The comments at the Parish Council meeting then shifted to another bad habit at our Sunday 1:00pm Mass. We begin that Mass on time, at 1:00pm. Often we have less than half of the congregation present when we begin. The rest of the congregation filters in during the Scripture Readings, during the homily, during the preparation of the gifts and even the Eucharistic Prayer – 10, 15, 20 and even 30 minutes late! When was it ever said here at St. Isidore that it was OK to arrive at the 1:00pm Sunday Mass during or after the Word of God was proclaimed? Or OK to arrive during the Eucharistic Prayer or while we are praying the Our Father? I doubt that message was ever spoken! A bad habit has crept into the culture of our parish. And it happens week after week, even when the time changes and we gain an hour. Visitors and new parishioners notice these bad habits immediately. It isn’t this bad at other parishes. Why has it become this bad here?
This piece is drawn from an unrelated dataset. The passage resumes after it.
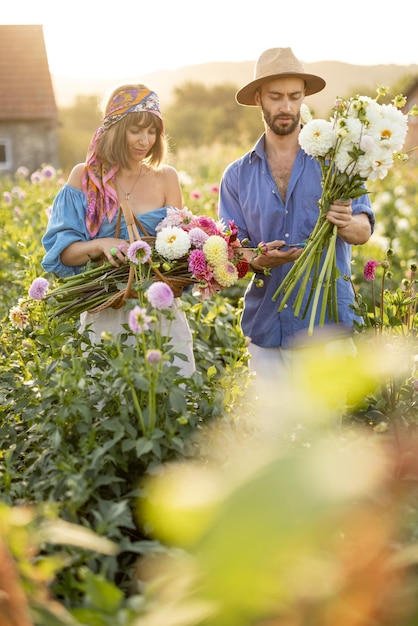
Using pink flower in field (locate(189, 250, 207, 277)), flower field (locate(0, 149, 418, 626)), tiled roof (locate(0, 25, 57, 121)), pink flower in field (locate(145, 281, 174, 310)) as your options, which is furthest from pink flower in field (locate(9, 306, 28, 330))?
tiled roof (locate(0, 25, 57, 121))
We believe we meet the living God when we come together for Mass. We believe that God speaks to us when the Scriptures are proclaimed. We believe that we encounter the risen Lord Jesus when we receive communion. How did the habit of disrespecting God’s Word or the Eucharist by regularly arriving late or leaving early without taking time to give thanks become a regular happening at St. Isidore? When did we forget the importance of what we were doing and whom we were meeting at our Sunday Mass? While there were many suggestions offered at the Parish Council meeting, the one thing that was for certain is that some bad habits that we may have become blind to need to be addressed. It is not OK to leave Mass before we are sent out after the blessing. It is not OK to consistently arrive during the Word of God or the preparation of the gifts or during the Eucharistic Prayer or the Our Father. The expectation at St. Isidore (and the larger church) is that we arrive on time and stay until we are sent out. The animated discussion at the Parish Council meeting told me it is time to break some bad habits that have crept into our parish culture.
May God continue to bless us with everything that we need, and more.